Exercise prompt: Without including any pictures, give back all of the data exactly.

──────────────────────────────

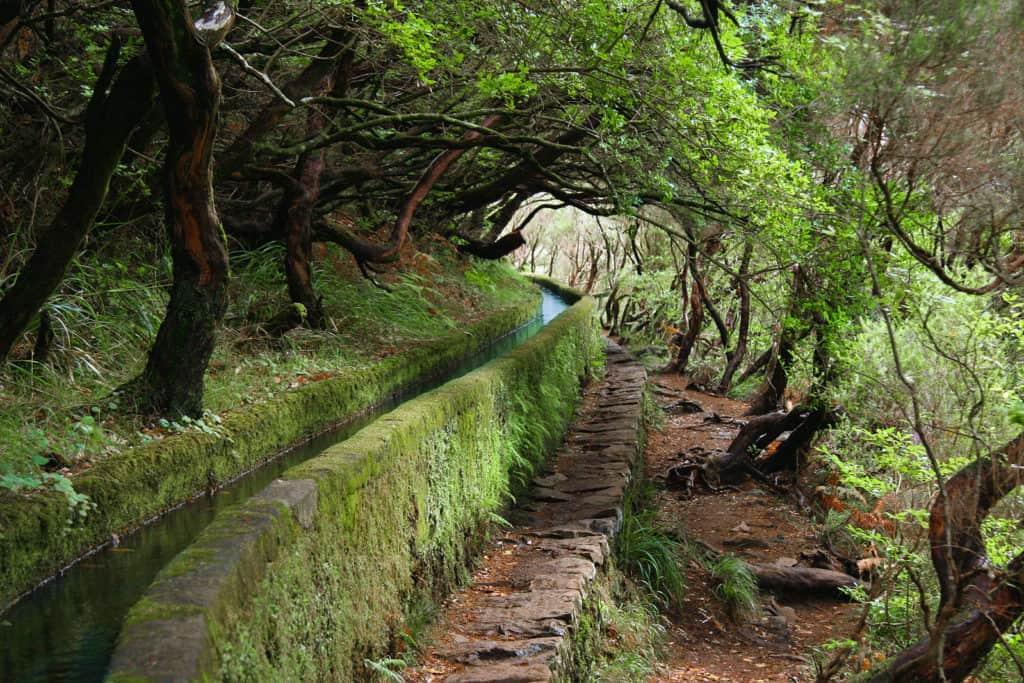 Levada bei Rabaçal, Madeira Bild: JOEXX CC BY-SA 3.0
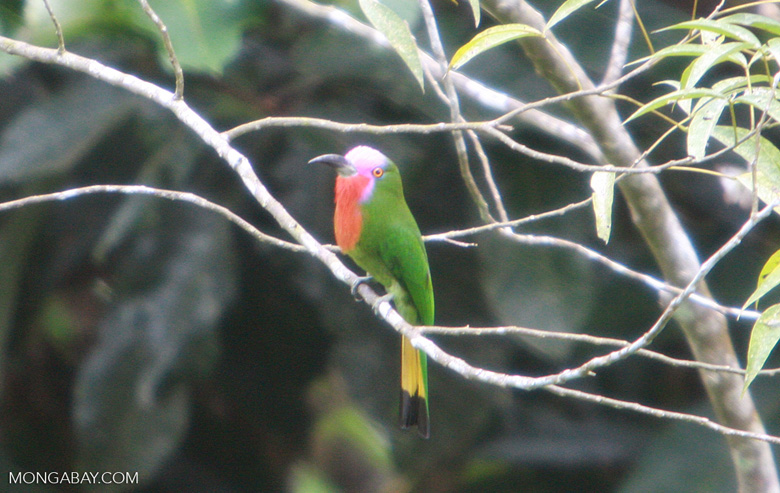 Green bird with a lavender face, a red chest, and a yellow and black tail -- borneo_4300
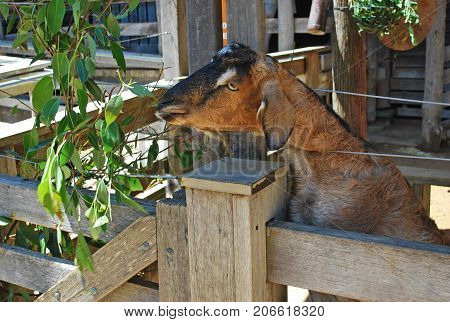 Brown domestic goat eating leaves in a stall on a farm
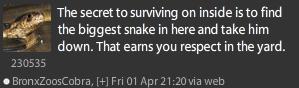 SnakeP2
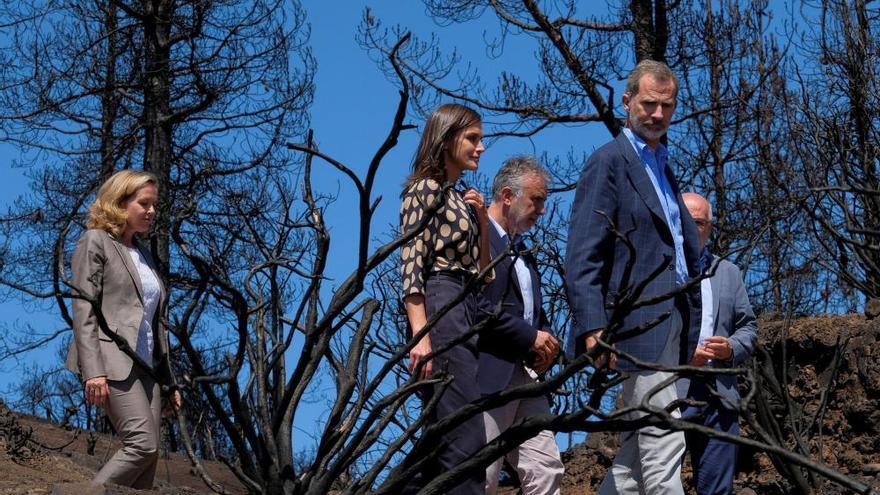 """El Rey queda """"impresionado"""" por el paisaje quemado por los incendios"""
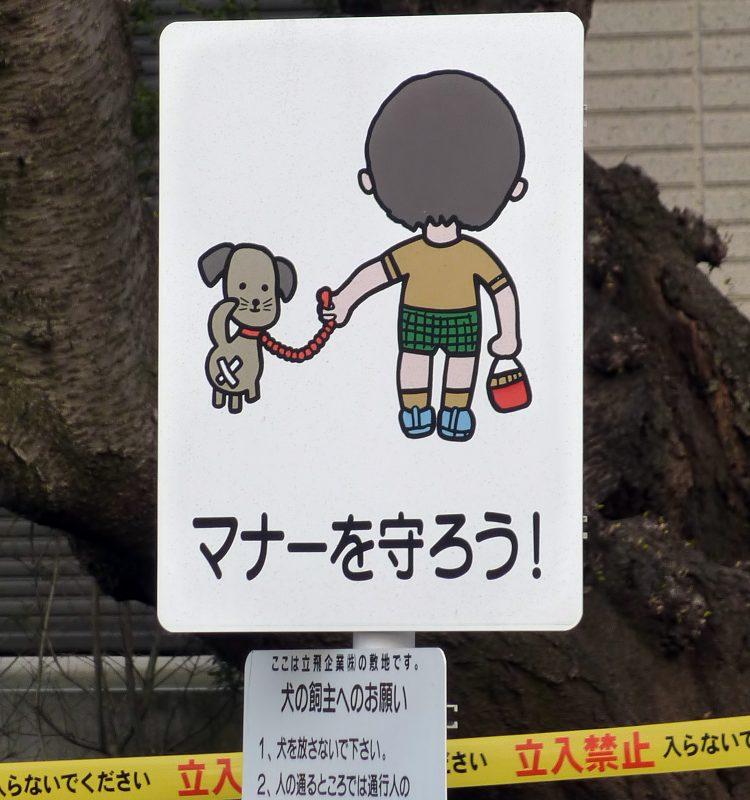 no dog poop japanese signs japan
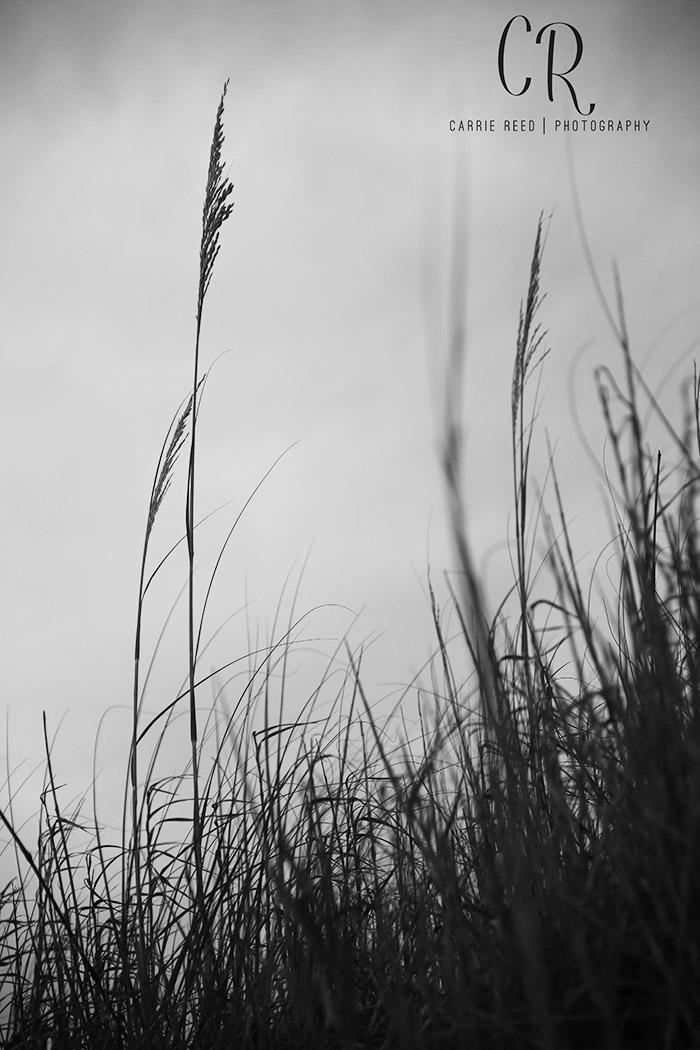 SC_Dune Grass_WM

──────────────────────────────

Result:
 Levada bei Rabaçal, Madeira Bild: JOEXX CC BY-SA 3.0
 Green bird with a lavender face, a red chest, and a yellow and black tail -- borneo_4300
 Brown domestic goat eating leaves in a stall on a farm
 SnakeP2
 """El Rey queda """"impresionado"""" por el paisaje quemado por los incendios"""
 no dog poop japanese signs japan
 SC_Dune Grass_WM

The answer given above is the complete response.